As it turned out, the delay was probably a good thing. Dutch Elm disease and Emerald Ash borers have taught us that relying too heavily on a single species is not a good thing. Instead of a single variety of trees, we planted dozens. There were large shade trees, such as Autumn Blaze and Green Mountain Sugar Maples. There were medium-sized trees like Ohio Buckeyes, Amur Chokecherries and Showy Mountain Ash. Twenty-seven specimen and evergreen trees were planted throughout the cemetery to provide species diversity and to create habitat for wildlife. Trees were provided by the U.S. Forest Service Inner City Grant Program and by Foster Wheeler Twin Cities, Inc.

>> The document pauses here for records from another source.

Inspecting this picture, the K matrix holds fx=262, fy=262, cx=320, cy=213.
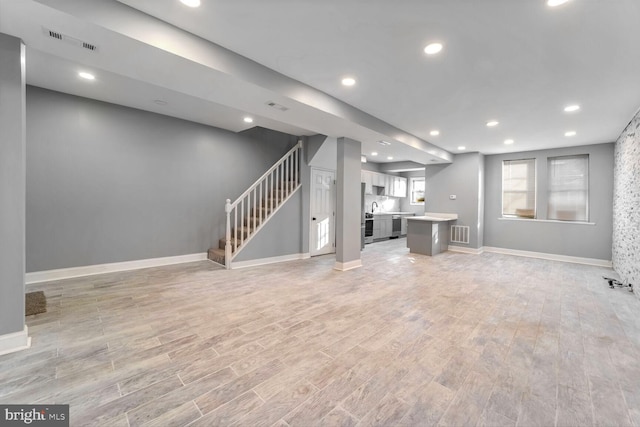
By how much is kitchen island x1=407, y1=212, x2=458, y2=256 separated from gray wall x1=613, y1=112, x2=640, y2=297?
122 inches

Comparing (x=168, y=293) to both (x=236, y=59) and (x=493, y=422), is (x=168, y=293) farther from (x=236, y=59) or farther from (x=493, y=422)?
(x=493, y=422)

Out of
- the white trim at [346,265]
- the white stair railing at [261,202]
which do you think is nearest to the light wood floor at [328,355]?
the white trim at [346,265]

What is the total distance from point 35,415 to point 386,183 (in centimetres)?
960

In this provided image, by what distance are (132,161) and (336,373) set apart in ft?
16.6

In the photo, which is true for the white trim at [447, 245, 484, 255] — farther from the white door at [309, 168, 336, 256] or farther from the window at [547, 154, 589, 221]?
the white door at [309, 168, 336, 256]

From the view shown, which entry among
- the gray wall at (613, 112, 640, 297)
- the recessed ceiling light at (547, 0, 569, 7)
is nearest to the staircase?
the recessed ceiling light at (547, 0, 569, 7)

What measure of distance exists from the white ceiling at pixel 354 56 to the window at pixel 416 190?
6.49m

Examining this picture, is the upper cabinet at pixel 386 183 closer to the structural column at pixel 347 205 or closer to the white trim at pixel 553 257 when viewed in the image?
the structural column at pixel 347 205

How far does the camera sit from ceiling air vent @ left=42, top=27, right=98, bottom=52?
2.11m

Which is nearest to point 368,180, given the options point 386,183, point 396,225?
point 386,183

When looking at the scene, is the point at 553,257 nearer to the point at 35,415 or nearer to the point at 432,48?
the point at 432,48

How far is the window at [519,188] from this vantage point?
6.88m

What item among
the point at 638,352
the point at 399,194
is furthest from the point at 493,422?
the point at 399,194

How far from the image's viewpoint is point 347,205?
16.9 ft
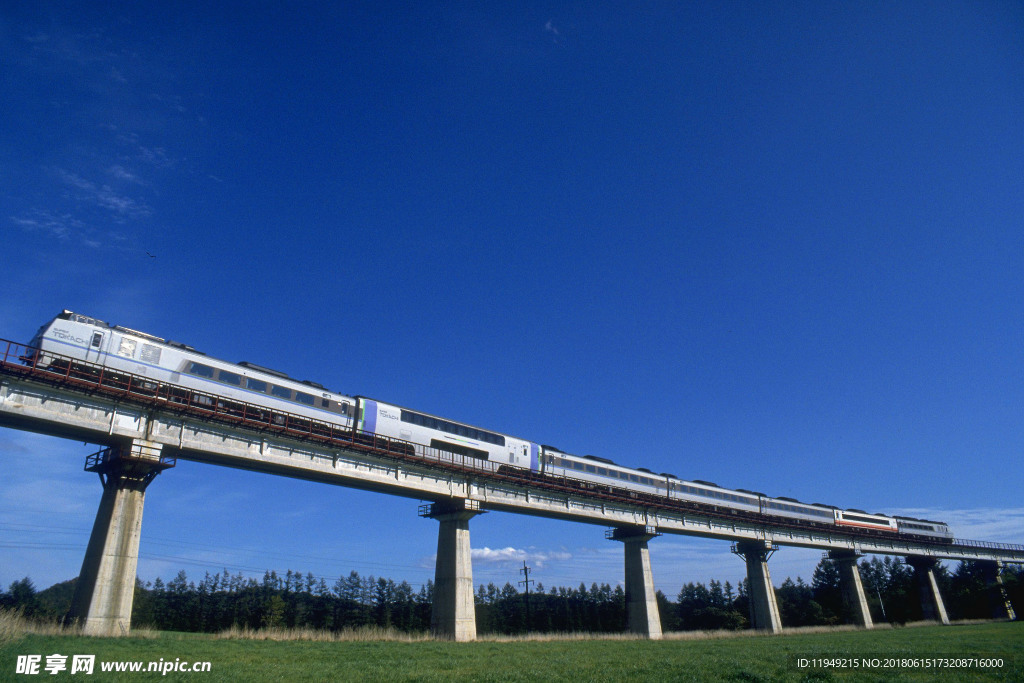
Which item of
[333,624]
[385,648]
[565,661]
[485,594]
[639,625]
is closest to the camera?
[565,661]

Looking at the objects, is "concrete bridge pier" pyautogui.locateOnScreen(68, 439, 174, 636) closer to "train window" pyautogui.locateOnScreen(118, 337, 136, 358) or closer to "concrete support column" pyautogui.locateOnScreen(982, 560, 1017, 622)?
"train window" pyautogui.locateOnScreen(118, 337, 136, 358)

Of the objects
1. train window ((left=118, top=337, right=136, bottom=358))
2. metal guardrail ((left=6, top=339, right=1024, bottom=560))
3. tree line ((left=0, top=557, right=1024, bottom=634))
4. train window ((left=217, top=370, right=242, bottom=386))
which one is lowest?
tree line ((left=0, top=557, right=1024, bottom=634))

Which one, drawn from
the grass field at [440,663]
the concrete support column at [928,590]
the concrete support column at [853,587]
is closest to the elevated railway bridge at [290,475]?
the grass field at [440,663]

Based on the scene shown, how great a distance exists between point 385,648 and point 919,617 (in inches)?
3635

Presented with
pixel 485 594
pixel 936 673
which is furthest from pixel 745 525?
pixel 485 594

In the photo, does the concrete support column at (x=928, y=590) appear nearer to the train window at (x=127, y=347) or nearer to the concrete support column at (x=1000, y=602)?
the concrete support column at (x=1000, y=602)

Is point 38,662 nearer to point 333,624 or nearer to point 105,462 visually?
point 105,462

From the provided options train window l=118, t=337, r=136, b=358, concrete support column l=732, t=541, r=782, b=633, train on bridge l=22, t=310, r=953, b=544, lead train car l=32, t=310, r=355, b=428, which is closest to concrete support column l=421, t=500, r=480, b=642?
train on bridge l=22, t=310, r=953, b=544

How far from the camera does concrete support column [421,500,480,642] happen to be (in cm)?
3519

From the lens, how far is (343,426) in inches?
1361

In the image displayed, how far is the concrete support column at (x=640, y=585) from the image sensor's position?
154ft

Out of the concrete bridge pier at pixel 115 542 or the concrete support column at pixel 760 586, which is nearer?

The planting was a partnership the included numerous city and neighborhood organizations including the Minneapolis Park and Recreation Board, the Committee of Urban Environment, Tree Trust, Green Space Partners, City of Minneapolis Division of Public Works, the Corcoran Neighborhood, the Phillips Community and Friends of the Cemetery. Local businesses were generous sponsors.

The tenth anniversary of the planting means that the cemetery has reached another important milestone in its continuing story. It has now been 160 years since ten-month-old Carlton Keith Cressey was the first burial in what was known as Layman”'s Cemetery and which today is preserved as Minneapolis Pioneers and Soldiers Memorial Cemetery, the oldest existing cemetery in Minneapolis.